▸ List of tasks
1. Condense the paragraph beginning "An entity not importing" in the vehicle importer rulemaking text below into a short list that retains its main facts.
2. Extend the vehicle importer rulemaking text below, picking up after its final sentence.

▸ Selection

==========

To ensure that the conditions under which the conformance bond may be forfeited are clearly understood, we proposed to adopt a new Section 592.9 that clearly describes the forfeiture conditions. There were no comments on this aspect of the proposal, and we are adopting it as proposed.

We are also making a minor amendment to Section 591.8(d)(3) to conform it to the associated Condition 3 in each of the Conformance Bonds contained in Appendix A and Appendix B to Part 591. Section 591.8(d)(3) is structured as a prohibition (release of a vehicle from custody within 30 days after certification to the Administrator) that no longer applies if a condition is met (bond release) to which there is an exception (two conditions under which the vehicle will not be released). The amendment clarifies that if one or both of the latter conditions occur, the vehicle shall not be released until after the appropriate condition is met even though more than 30 days may have passed after the Registered Importer has provided certification to the Administrator.

E. Other Comments to the NPRM

1. New Classification of Importers. NAATA observed that many RIs do not comply with the existing rules because of costs and competitive influences. This commenter predicted that these practices would continue even if the proposed rules were adopted. To address this shortcoming, the commenter recommended that there should be a third class of RI, identified as “Certification Bureaus.” These bureaus “would accept the entire liability and responsibility for complete vehicle certification and compliance and for subsequent recall notification.” The “Certification Bureau” would be the only entity allowed to be a subcontractee of a RI. We interpret this comment as indicating NAATA's view that a Certification Bureau would be free of competitive pressures because it would not be importing vehicles.

An entity not importing, or not intending to import, vehicles would not be eligible to become a RI under the statute. Further, as we have said before, we do not read the statute as countenancing the delegation of duties of an RI. The RI alone must be totally responsible for fulfilling its statutory obligations. Therefore, we are not implementing NAATA's suggestions. Moreover, we would not have statutory authority to regulate the activities of a “certification bureau” because such an entity would not qualify as a RI or be engaged in importation activities that are subject to the Safety Act. The Safety Act imposes certification responsibilities, and other duties and responsibilities on manufacturers and importers for resale (who are defined as “manufacturers” under 49 U.S.C. 30102(a)(5)(B)), and does not authorize their delegation to other persons.

2. Electronic Transmissions. Four commenters encouraged NHTSA to permit the electronic submissions of compliance data to lighten its workload, reduce expenses for all parties involved, and expedite the release of conformance bonds. We agree that this is a worthy goal, and it is a critical part of the revised system that we will propose in the subsequent NPRM. However, to spare the disruption to our work process that would be necessary to accommodate such a change, we are not adopting it at this time.

==========

▸ Listed entries
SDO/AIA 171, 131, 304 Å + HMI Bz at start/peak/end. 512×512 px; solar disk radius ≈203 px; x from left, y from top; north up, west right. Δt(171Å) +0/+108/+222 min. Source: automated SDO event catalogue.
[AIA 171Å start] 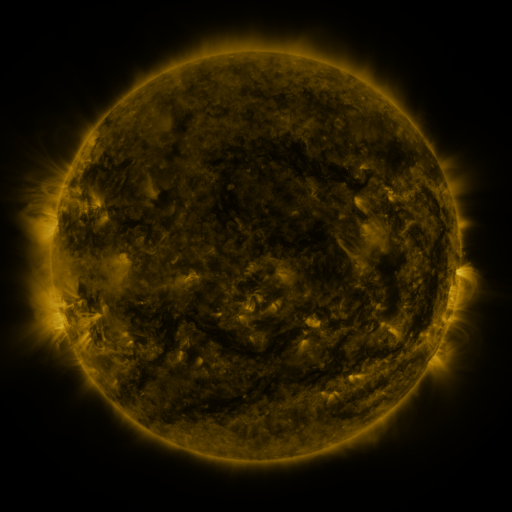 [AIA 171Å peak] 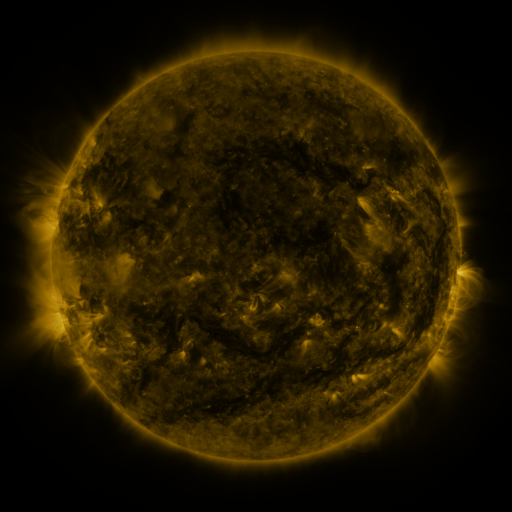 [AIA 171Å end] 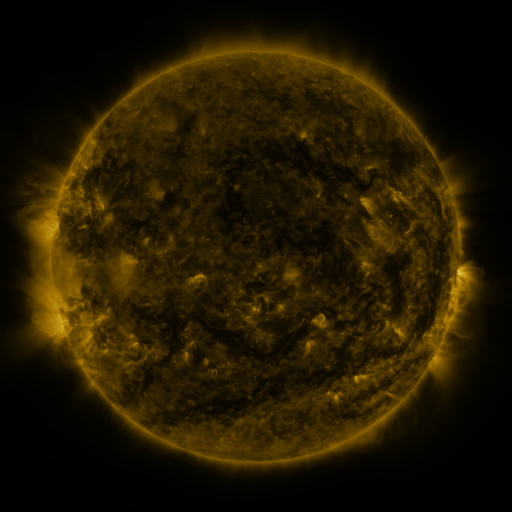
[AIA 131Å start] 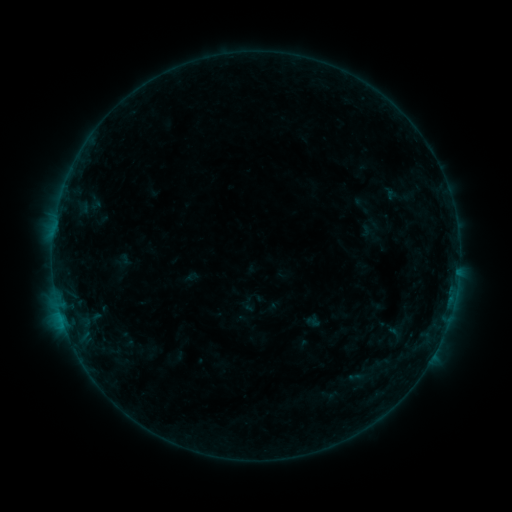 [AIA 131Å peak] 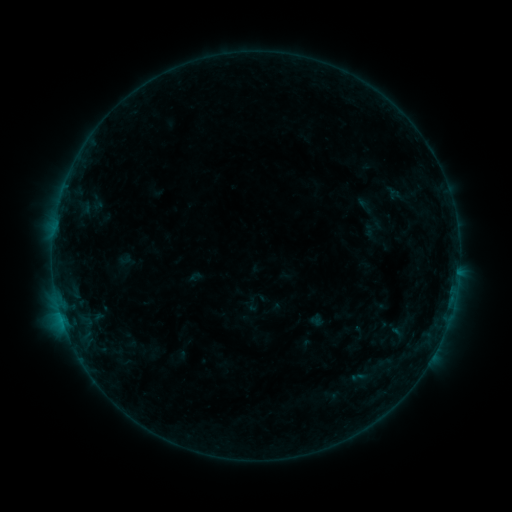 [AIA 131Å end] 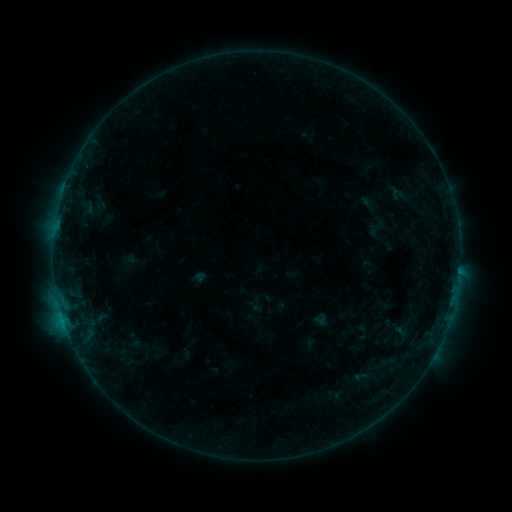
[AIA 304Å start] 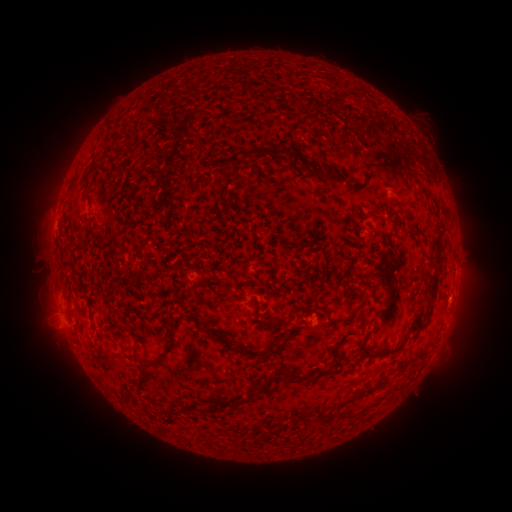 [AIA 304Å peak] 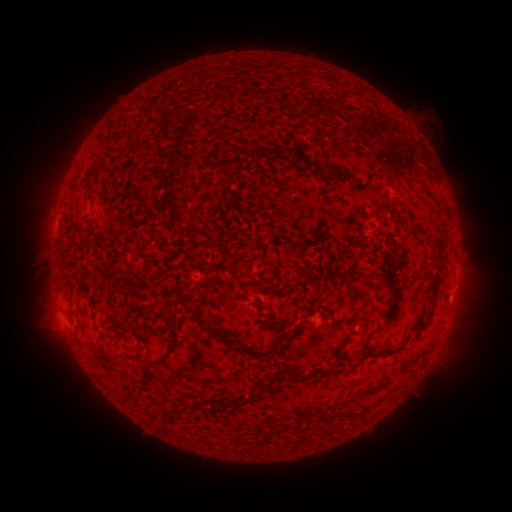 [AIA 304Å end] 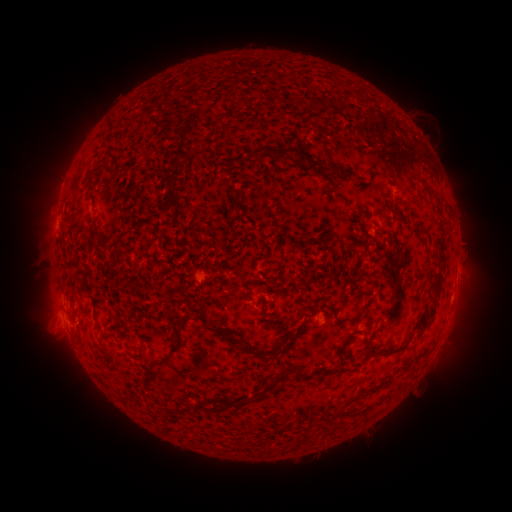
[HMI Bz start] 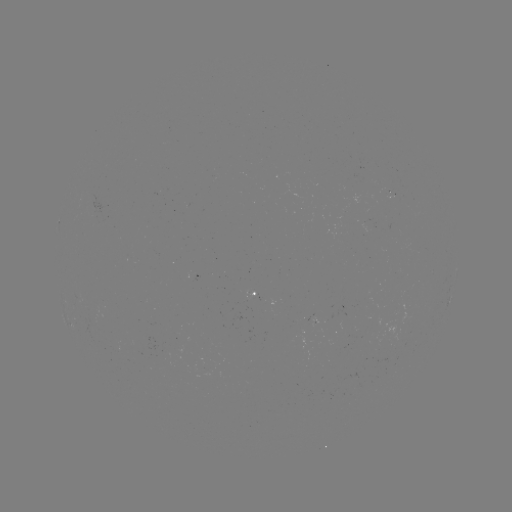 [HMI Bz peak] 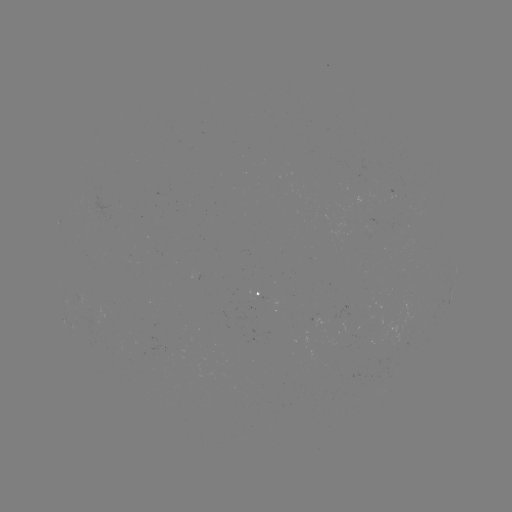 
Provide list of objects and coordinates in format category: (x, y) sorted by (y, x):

==========

▸ Expected responses
1.
- An entity that does not import, or does not intend to import, vehicles is not eligible to become an RI under the statute.
- The statute is not read as permitting an RI to delegate its duties; the RI alone is fully responsible for its statutory obligations.
- NAATA's suggestions are therefore not being implemented.
- There would be no statutory authority to regulate a "certification bureau," because such an entity would neither qualify as an RI nor engage in importation activities subject to the Safety Act.
- The Safety Act places certification and other responsibilities on manufacturers and importers for resale (defined as "manufacturers" under 49 U.S.C. 30102(a)(5)(B)) and does not authorize delegating them to other persons.

2.
3. Availability of FMVSS. One commenter recommended that NHTSA supply RIs with hard copies of the FMVSS and regulations, or identify the source from which that information may be obtained. Hard copies of the regulations are too costly to permit us to distribute them free of charge. OVSC routinely identifies how the regulations may be ordered in the information it supplies to those who may wish to apply to become a RI, and in its occasional guidance to RIs advising of changes in the regulations. The full text of specific regulations may also be downloaded from the Electronic Code of Federal Regulations (e-CFR)” Web site at http://www.gpoaccess.gov/​ecfr.

4. CAFE. Three comments were received expressing the opinion that RIs should comply with Corporate Average Fuel Economy (CAFE) Standards. We agree that CAFE requirements apply to RIs. By letter dated June 15, 1999, which we have placed in the docket for this rulemaking, we asked the Environmental Protection Agency (EPA) to work with us in developing an appropriate approach to this issue. We have had several subsequent discussions with EPA concerning this matter. However, we have not yet resolved all the many difficult issues that need to be addressed before CAFE requirements can be applied to RIs.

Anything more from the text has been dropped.